Financial dollars deepened fall: CCL gap pierced 100% for the first time in a month

Financial dollars deepened fall: CCL gap pierced 100% for the first time in a month

For its part, the MEP dollar or “Stock Exchange” fell 0.9% (-$1.92) to $205.49. From January 28, exhibits a decline of 7.5% (-$16.56).

The high inflation and the low level of net reserves, at a time when the demand for foreign currency usually exceeds the supply, force the BCRA to adjust the “crawling peg”, which favors the reduction of gaps and exchange competitiveness, but implies a risk of acceleration of inflation that already has a very high inertia floor.

On this day it was known that inflation accelerated in January to a 3.9% monthly, according to INDEC.

The acceleration of the crawling-peg continues to arouse expectations, given that it is not only positive to avoid continuing to incubate backwardness in the face of inflation, but it would also be accompanied by an upcoming rate hike on the way to positive real yields. This strategy generates a positive reaction in the financial dollars and thus they extend the greatest calm – far from the latest highs – and on the contrary there is a greater tactical appetite towards CER titles – in the face of forecasts of still high inflation – and ¨dollar-linked¨ to capture contraction of the ¨gap¨ from bottom to top”, analyzed the economist Gustavo Ber.

Anticipating the inflation data and the movements of the Central Bank, the market requested a higher rate in the recent auction of debt in pesos from the Treasury. The Ministry of Finance ended up validating these increases and the rates for fixed-rate bills grew to the 52%/53% zone in annual and effective terms.

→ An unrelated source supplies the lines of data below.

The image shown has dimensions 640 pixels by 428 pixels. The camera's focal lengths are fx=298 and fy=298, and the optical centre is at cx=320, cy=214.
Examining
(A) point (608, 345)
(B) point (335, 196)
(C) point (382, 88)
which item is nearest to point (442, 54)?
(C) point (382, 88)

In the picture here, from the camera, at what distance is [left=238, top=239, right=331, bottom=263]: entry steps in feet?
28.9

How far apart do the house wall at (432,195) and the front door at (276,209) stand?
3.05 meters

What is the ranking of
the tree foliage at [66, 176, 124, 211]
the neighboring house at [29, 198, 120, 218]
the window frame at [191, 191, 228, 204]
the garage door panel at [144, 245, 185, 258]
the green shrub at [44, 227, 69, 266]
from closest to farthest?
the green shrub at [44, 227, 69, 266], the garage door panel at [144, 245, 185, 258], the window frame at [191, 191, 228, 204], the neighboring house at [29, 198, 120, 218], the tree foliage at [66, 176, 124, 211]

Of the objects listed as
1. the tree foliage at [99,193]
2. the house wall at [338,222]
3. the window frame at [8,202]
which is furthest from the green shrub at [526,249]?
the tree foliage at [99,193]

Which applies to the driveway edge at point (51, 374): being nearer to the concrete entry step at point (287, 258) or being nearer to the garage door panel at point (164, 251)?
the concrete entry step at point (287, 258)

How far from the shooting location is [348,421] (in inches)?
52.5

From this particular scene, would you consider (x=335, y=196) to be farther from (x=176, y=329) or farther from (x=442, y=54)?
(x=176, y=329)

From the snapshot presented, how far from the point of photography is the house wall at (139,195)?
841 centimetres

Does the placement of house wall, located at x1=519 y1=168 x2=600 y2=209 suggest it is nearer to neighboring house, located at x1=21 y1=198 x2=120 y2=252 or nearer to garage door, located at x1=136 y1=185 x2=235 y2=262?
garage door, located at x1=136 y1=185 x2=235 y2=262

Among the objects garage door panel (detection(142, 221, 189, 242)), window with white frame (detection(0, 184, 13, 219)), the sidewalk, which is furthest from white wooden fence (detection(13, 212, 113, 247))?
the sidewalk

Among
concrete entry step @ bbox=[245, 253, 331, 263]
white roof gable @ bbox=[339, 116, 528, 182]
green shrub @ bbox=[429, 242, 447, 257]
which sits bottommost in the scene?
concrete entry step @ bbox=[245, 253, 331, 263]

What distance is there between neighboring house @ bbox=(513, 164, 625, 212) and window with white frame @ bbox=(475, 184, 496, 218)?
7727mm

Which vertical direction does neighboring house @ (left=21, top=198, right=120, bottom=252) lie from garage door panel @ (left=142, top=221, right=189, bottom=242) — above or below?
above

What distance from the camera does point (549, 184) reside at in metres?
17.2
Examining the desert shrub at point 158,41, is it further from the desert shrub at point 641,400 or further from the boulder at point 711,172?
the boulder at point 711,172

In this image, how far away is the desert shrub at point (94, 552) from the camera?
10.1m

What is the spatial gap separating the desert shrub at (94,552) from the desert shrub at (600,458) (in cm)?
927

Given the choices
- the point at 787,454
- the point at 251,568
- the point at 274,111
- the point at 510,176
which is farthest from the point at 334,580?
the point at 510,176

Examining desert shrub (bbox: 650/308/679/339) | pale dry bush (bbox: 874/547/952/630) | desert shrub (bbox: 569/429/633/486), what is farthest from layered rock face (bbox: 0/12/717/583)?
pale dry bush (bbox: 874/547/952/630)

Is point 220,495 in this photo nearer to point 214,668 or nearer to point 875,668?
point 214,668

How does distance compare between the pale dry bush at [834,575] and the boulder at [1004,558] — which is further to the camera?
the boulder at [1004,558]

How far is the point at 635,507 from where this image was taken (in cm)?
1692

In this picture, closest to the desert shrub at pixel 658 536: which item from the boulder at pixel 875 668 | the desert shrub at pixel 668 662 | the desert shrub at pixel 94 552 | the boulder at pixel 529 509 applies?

It is worth remembering that the participants of the REM projected an inflation of 55% for 2022. Likewise, the official dollar has already been advancing at an annual rate of over 40% and is approaching the rate of inflation.

official dollar

The wholesale dollar, which is directly regulated by the BCRA, increased 11 cents to $106.47.

The official comes from posting its highest weekly rise in almost a year and is already advancing at a rate of over 40% per year.

The price of the “greenback” was cushioned by the inflow of “genuine” dollars from foreign sales. Within this framework, the entity led by Miguel Pesce was able to end its intervention in the official foreign exchange market with a net purchase of US$7 million. Thus, it increased its accumulated positive result for the month to more than US$95 million.

Meanwhile, the savings dollar or solidarity dollar -retail plus taxes- rose 26 cents to settle at $185.08 on average.

I followed all the dollar quotes in scope.com.

The blue dollar closed stable at $215, according to a survey carried out by Ámbito in the Foreign Exchange Black Market. In this way, he accumulated his fourth day without registering raises.

Even so, the informal dollar is still the most expensive exchange rate in the market as the CCL fell again.

The spread between the blue and the wholesale exchange rate, which is directly regulated by the Central Bank, fell to 101.9%, the lowest since January 17, due to the acceleration in the rate of devaluation of the official, and the greater calm that the parallel has been exhibiting after the announcement of understanding with the Fund.